Élaborer des prévisions de l'évolution du pouvoir d'achat en fonction des déciles de revenus est particulièrement complexe. Nous pouvons en revanche analyser les effets d'une évolution des prix relatifs sur les ménages selon leur situation et leur composition. Concernant la hausse du prix de l'énergie, les ménages les plus affectés sont naturellement ceux qui se chauffent au fioul et utilisent davantage leur véhicule à essence. La hausse du prix de l'énergie est plus spécifiquement défavorable aux ménages les moins aisés, aux seniors, aux personnes habitant dans des petites villes et dans des territoires ruraux. Ces éléments ne suffisent néanmoins pas à définir comment évoluera le pouvoir d'achat dans le futur car il nous faudra tenir compte de l'évolution des revenus.
Il est important de comprendre qu'en l'absence d'évolutions salariales et d'apparition de boucle prix-salaires, l'inflation que nous connaissons a pour unique origine la hausse des prix de l'énergie et des matières premières, qui se répercute sur les prix de vente au détail. C'est un phénomène mondial qui ne résulte pas d'un écart entre les salaires et le niveau de productivité, et qui n'implique pas de préoccupation particulière en matière de compétitivité ni n'appelle de réponse particulière en matière de rémunération.
Quant au bon niveau de rémunération du travail non qualifié, il est intéressant de constater une convergence des niveaux des salaires minima et des niveaux des salaires moyens ou médians dans les différents pays. Ceux qui avaient des salaires minima bas tendent à les augmenter et les pays comme la France où la situation est inverse ont tendu à la réduire par rapport au salaire moyen ou médian, et ont mené une politique de réduction des cotisations. La spécificité française concernant le niveau élevé du coût relatif du travail non qualifié est donc en voie d'atténuation.

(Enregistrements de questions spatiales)
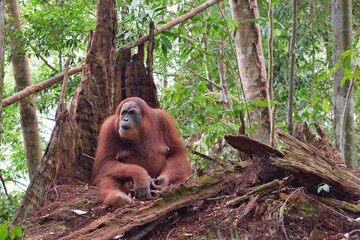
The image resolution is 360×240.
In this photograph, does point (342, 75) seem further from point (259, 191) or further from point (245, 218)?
point (245, 218)

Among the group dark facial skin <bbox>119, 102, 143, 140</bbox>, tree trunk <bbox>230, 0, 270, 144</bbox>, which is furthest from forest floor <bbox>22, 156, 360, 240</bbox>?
tree trunk <bbox>230, 0, 270, 144</bbox>

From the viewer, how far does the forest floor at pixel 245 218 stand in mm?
2328

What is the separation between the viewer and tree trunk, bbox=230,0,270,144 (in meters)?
4.54

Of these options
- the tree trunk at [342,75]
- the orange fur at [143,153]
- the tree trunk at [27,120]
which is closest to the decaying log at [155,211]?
the orange fur at [143,153]

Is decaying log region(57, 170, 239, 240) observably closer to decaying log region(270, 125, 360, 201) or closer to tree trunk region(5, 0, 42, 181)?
decaying log region(270, 125, 360, 201)

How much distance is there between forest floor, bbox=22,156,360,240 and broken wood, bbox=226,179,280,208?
0.02 metres

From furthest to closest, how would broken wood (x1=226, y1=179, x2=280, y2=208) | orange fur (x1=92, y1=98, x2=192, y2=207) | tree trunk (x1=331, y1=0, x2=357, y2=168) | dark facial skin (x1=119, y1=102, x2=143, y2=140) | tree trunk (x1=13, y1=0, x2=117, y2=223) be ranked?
tree trunk (x1=331, y1=0, x2=357, y2=168), dark facial skin (x1=119, y1=102, x2=143, y2=140), orange fur (x1=92, y1=98, x2=192, y2=207), tree trunk (x1=13, y1=0, x2=117, y2=223), broken wood (x1=226, y1=179, x2=280, y2=208)

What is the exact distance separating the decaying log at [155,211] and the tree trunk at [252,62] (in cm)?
157

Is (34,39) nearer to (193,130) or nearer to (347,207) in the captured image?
(193,130)

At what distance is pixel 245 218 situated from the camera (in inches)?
98.4

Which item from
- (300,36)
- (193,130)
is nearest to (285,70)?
(300,36)

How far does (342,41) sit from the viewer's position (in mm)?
4922

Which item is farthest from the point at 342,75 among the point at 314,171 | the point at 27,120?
the point at 27,120

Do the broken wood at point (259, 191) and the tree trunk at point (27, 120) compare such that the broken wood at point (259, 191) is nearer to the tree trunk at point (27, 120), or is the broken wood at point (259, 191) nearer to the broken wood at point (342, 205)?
the broken wood at point (342, 205)
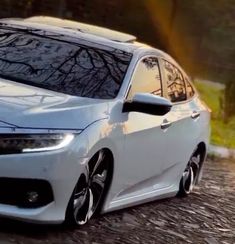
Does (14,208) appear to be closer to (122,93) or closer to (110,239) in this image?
(110,239)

§ Consigne 1
D'après le texte sur le pouvoir d'achat, quels ménages sont les plus touchés par la hausse du prix de l'énergie ?
§ Consigne 2
Reprenez mot pour mot le passage du texte sur le pouvoir d'achat situé entre "Élaborer des prévisions" et "l'évolution des revenus.", ces deux extrémités comprises.
§ Consigne 3
Poursuivez le texte sur le pouvoir d'achat et les salaires à la suite de sa dernière phrase.

§ Réponse attendue 1
Ceux qui se chauffent au fioul et utilisent davantage leur véhicule à essence.

§ Réponse attendue 2
Élaborer des prévisions de l'évolution du pouvoir d'achat en fonction des déciles de revenus est particulièrement complexe. Nous pouvons en revanche analyser les effets d'une évolution des prix relatifs sur les ménages selon leur situation et leur composition. Concernant la hausse du prix de l'énergie, les ménages les plus affectés sont naturellement ceux qui se chauffent au fioul et utilisent davantage leur véhicule à essence. La hausse du prix de l'énergie est plus spécifiquement défavorable aux ménages les moins aisés, aux seniors, aux personnes habitant dans des petites villes et dans des territoires ruraux. Ces éléments ne suffisent néanmoins pas à définir comment évoluera le pouvoir d'achat dans le futur car il nous faudra tenir compte de l'évolution des revenus.

§ Réponse attendue 3
Le produit intérieur brut a retrouvé, approximativement, son niveau d'avant-crise. Nous aurions pu, dans l'hypothèse où la crise n'aurait pas eu lieu, profiter d'environ 2 % de croissance en deux ans. Cet élément nous amène à considérer que le terrain perdu du fait de la crise approche donc 2 points. À l'occasion de la présentation du projet de loi de finances pour 2021, le ministre de l'économie, des finances et de la relance avait annoncé un chiffre s'élevant à 2,25 %, que je considérais un peu élevé. De plus, les ordres de grandeur se situent autour d'un point pour les secteurs durablement affectés par la crise – événementiel, tourisme –, ce qui laisse à penser que le terrain perdu s'élèverait plutôt à 1 point,
Je n'ai pas d'avis définitif concernant l'effet du télétravail sur la productivité, notamment car nous manquons encore de travaux « micro » et d'études sociologiques pour les apprécier. Nous avons aussi vécu une période où le télétravail était réalisé de manière contrainte ; nous commençons seulement à le déployer de manière organisée.
Nous n'observons pas, dans le cadre de nos enquêtes, de retrait de la population active vis-à-vis du marché du travail, au contraire de la situation observée aux États-Unis, malgré les débats actuels sur la reconsidération du rapport au travail dans la société. La coexistence d'un taux d'emploi élevé et d'un nombre important d'entreprises faisant part de difficultés pour embaucher constitue cependant un mystère. C'est une question sur laquelle nous devons travailler. Une hypothèse explicative réside dans le fait que nous avons connu une période durant laquelle il était aisé d'embaucher, ce qui amènerait les entreprises à surréagir face à leurs difficultés actuelles. Au reste, peu d'établissements ferment faute de main-d'œuvre, même dans les stations de ski. Une autre explication peut être trouvée dans le fait que de nombreuses aides ont été conçues, à raison, pour que les entreprises connaissant une baisse de leur niveau d'activité sauvegardent leurs emplois – je pense notamment aux secteurs concernés par l'activité partielle de longue durée. En conséquence, les entreprises exerçant dans des secteurs qui ne connaissent pas une baisse d'activité doivent recruter sur un marché du travail de taille plus réduite, en raison d'une moindre fluidité de circulation des salariés entre les différents secteurs d'activité.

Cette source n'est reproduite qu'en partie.